‘Just as a palate can be educated to appreciate fine wine so too can both the eye and the ear be educated to distinguish the rare from the ordinary, the exquisite from the mundane’. An appreciation, the sensitive recognition of good qualities in design and art is only gained through learning the theory and practicing, which constantly challenges all accepted theories.
The use of antiques in traditional or modern settings will always be desirable; the lure of the past is strong. The very nature of their delightful idiosyncrasies is very appealing. The variety of choice available in lovely decorative pieces, such as the colour, warmth and mellowness of aged wood, the gentle softness of old gilding, the variety in exotic inlays and now extinct materials, all produced by craftsmen who refined their skills into an ‘art’ form is generally enough incentive. When all of these attributes are combined with the ‘thrill of the chase’ then, antiques are really quite irresistible.
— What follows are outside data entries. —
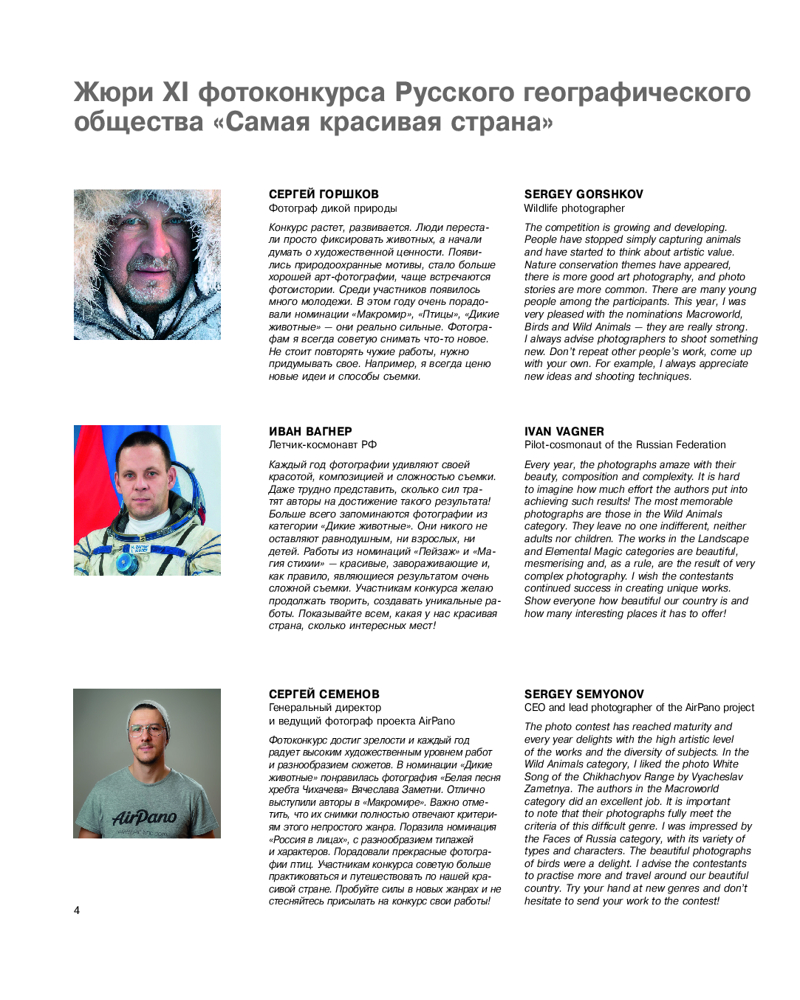 Жюри XI фотоконкурса Русского географического общества «Самая красивая страна»

СЕРГЕЙ ГОРШКОВ
Фотограф дикой природы

Конкурс растет, развивается. Люди перестали просто фиксировать животных, а начали думать о художественной ценности. Появились природоохранные мотивы, стало больше хорошей арт-фотографии, чаще встречаются фотоистории. Среди участников появилось много молодежи. В этом году очень порадовали номинации «Макромир», «Птицы», «Дикие животные» — они реально сильные. Фотографам я всегда советую снимать что-то новое. Не стоит повторять чужие работы, нужно придумывать свое. Например, я всегда ценю новые идеи и способы съемки.

SERGEY GORSHKOV
Wildlife photographer

The competition is growing and developing. People have stopped simply capturing animals and have started to think about artistic value. Nature conservation themes have appeared, there is more good art photography, and photo stories are more common. There are many young people among the participants. This year, I was very pleased with the nominations Macroworld, Birds and Wild Animals — they are really strong. I always advise photographers to shoot something new. Don't repeat other people's work, come up with your own. For example, I always appreciate new ideas and shooting techniques.

ИВАН ВАГНЕР
Летчик-космонавт РФ

Каждый год фотографии удивляют своей красотой, композицией и сложностью съемки. Даже трудно представить, сколько сил тратят авторы на достижение такого результата! Больше всего запоминаются фотографии из категории «Дикие животные». Они никого не оставляют равнодушным, ни взрослых, ни детей. Работы из номинаций «Пейзаж» и «Магия стихии» — красивые, завораживающие и, как правило, являющиеся результатом очень сложной съемки. Участникам конкурса желаю продолжать творить, создавать уникальные работы. Показывайте всем, какая у нас красивая страна, сколько интересных мест!

IVAN VAGNER
Pilot-cosmonaut of the Russian Federation

Every year, the photographs amaze with their beauty, composition and complexity. It is hard to imagine how much effort the authors put into achieving such results! The most memorable photographs are those in the Wild Animals category. They leave no one indifferent, neither adults nor children. The works in the Landscape and Elemental Magic categories are beautiful, mesmerising and, as a rule, are the result of very complex photography. I wish the contestants continued success in creating unique works. Show everyone how beautiful our country is and how many interesting places it has to offer!

СЕРГЕЙ СЕМЕНОВ
Генеральный директор и ведущий фотограф проекта AirPano

Фотоконкурс достиг зрелости и каждый год радует высоким художественным уровнем работ и разнообразием сюжетов. В номинации «Дикие животные» понравилась фотография «Белая песня хребта Чихачева» Вячеслава Заметни. Отлично выступили авторы в «Макромире». Важно отметить, что их снимки полностью отвечают критериям этого непростого жанра. Поразила номинация «Россия в лицах», с разнообразием типажей и характеров. Порадовали прекрасные фотографии птиц. Участникам конкурса советую больше практиковаться и путешествовать по нашей красивой стране. Пробуйте силы в новых жанрах и не стесняйтесь присылать на конкурс свои работы!

SERGEY SEMYONOV
CEO and lead photographer of the AirPano project

The photo contest has reached maturity and every year delights with the high artistic level of the works and the diversity of subjects. In the Wild Animals category, I liked the photo White Song of the Chikhachyov Range by Vyacheslav Zametnya. The authors in the Macroworld category did an excellent job. It is important to note that their photographs fully meet the criteria of this difficult genre. I was impressed by the Faces of Russia category, with its variety of types and characters. The beautiful photographs of birds were a delight. I advise the contestants to practise more and travel around our beautiful country. Try your hand at new genres and don't hesitate to send your work to the contest!

AirPano

4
There are many factors to consider when assessing a piece of antique furniture and why one piece of furniture can be very much more expensive than another, while often looking very similar. As a prospective purchaser or collector if you understand these differences, you can then decide your own path and establish just how pure you may wish your pieces to be.
These days its quite in order to choose something as wonderful as cut glass chandelier simply for it’s decorative qualities, enjoying the fact it has some age and charm and will not only light up but also grace just about any space it occupies be it modern, contemporary or traditional.
If, as a society we took the well regarded definition of the word antique literally then we would recognise and value anything that would prove valuable to society to conserve, whether for its intrinsic value or investment value and that could include something produced in the last ten years. It is very confusing for many people.